Problem requirements:
Write down every entry below once more, exactly.

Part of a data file
+ + +
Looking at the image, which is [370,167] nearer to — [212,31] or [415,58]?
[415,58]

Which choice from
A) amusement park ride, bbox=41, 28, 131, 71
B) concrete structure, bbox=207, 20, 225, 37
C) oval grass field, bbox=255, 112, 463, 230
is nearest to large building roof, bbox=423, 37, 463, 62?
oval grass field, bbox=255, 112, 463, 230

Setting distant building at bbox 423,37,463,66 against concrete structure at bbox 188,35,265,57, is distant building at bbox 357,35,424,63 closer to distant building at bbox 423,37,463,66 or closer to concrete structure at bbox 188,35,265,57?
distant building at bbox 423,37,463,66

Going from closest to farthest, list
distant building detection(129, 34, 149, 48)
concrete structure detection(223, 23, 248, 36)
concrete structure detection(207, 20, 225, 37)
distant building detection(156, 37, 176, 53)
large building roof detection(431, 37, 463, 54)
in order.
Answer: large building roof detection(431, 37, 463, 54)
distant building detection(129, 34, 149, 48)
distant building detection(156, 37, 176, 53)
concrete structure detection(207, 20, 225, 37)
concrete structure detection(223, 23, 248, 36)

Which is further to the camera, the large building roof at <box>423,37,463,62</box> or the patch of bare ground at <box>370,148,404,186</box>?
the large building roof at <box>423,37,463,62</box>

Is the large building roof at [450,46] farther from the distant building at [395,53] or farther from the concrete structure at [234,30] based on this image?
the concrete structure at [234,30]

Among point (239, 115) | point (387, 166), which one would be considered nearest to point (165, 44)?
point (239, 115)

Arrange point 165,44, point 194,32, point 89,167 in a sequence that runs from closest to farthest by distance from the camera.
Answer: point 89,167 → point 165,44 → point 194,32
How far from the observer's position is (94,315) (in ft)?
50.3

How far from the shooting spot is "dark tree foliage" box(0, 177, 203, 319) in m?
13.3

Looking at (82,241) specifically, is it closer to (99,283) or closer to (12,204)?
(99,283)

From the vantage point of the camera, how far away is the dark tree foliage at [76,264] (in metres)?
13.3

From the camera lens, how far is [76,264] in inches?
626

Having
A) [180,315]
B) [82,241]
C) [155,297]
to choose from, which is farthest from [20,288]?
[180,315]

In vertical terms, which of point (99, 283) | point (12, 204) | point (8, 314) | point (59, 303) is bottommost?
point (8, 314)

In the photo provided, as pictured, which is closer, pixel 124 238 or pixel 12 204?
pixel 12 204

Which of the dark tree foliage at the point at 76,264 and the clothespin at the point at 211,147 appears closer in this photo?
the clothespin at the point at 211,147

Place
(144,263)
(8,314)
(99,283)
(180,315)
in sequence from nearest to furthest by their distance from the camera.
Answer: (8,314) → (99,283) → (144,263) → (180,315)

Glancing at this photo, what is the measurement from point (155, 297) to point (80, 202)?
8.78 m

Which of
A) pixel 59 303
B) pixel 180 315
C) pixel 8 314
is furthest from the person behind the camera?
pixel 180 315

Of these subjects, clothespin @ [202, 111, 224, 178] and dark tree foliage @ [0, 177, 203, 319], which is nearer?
+ + +
Expected answer:
Looking at the image, which is [370,167] nearer to — [212,31] or [415,58]?
[415,58]

Which choice from
A) amusement park ride, bbox=41, 28, 131, 71
B) concrete structure, bbox=207, 20, 225, 37
C) oval grass field, bbox=255, 112, 463, 230
is nearest to large building roof, bbox=423, 37, 463, 62?
oval grass field, bbox=255, 112, 463, 230

Setting distant building at bbox 423,37,463,66 against concrete structure at bbox 188,35,265,57, is distant building at bbox 357,35,424,63 closer to distant building at bbox 423,37,463,66 or closer to concrete structure at bbox 188,35,265,57?
distant building at bbox 423,37,463,66

Going from closest to farthest, list
distant building detection(129, 34, 149, 48)
concrete structure detection(223, 23, 248, 36)
concrete structure detection(207, 20, 225, 37)
distant building detection(156, 37, 176, 53)
large building roof detection(431, 37, 463, 54)
in order.
Answer: large building roof detection(431, 37, 463, 54)
distant building detection(129, 34, 149, 48)
distant building detection(156, 37, 176, 53)
concrete structure detection(207, 20, 225, 37)
concrete structure detection(223, 23, 248, 36)

Which is further to the camera, the large building roof at <box>423,37,463,62</box> or the patch of bare ground at <box>370,148,404,186</box>?
the large building roof at <box>423,37,463,62</box>

Is the large building roof at [450,46] farther from the distant building at [395,53] or farther from the concrete structure at [234,30] based on this image?
the concrete structure at [234,30]

Among point (239, 115) | point (387, 166), which one would be considered nearest to point (165, 44)?
point (239, 115)

Arrange point 165,44, point 194,32, point 89,167 in a sequence that runs from closest to farthest by distance from the camera.
Answer: point 89,167 → point 165,44 → point 194,32
How far from the observer's position is (94,315) (in ft)?
50.3

How far from the shooting spot is "dark tree foliage" box(0, 177, 203, 319) in m?
13.3

Looking at (82,241) specifically, is it closer to (99,283) or closer to (12,204)?
(99,283)

From the vantage point of the camera, how far away is the dark tree foliage at [76,264] (in metres)?
13.3

From the camera lens, how far is [76,264] in inches?
626

Having
A) [180,315]
B) [82,241]
C) [155,297]
to choose from, which is farthest from [20,288]?
[180,315]

In vertical terms, which of point (99, 283) | point (12, 204) | point (8, 314) | point (59, 303) is bottommost?
point (8, 314)

In the photo provided, as pictured, which is closer, pixel 124 238 or pixel 12 204?
pixel 12 204

Which of the dark tree foliage at the point at 76,264 and the clothespin at the point at 211,147 appears closer in this photo?
the clothespin at the point at 211,147

Place
(144,263)
(8,314)
(99,283)
(180,315)
in sequence from nearest to furthest by their distance from the camera.
Answer: (8,314) → (99,283) → (144,263) → (180,315)

Glancing at this photo, what is the measurement from point (155, 297) to point (80, 202)?
8.78 m

Which of
A) pixel 59 303
B) pixel 180 315
C) pixel 8 314
is furthest from the person behind the camera?
pixel 180 315

Of these subjects, clothespin @ [202, 111, 224, 178] and dark tree foliage @ [0, 177, 203, 319], which is nearer?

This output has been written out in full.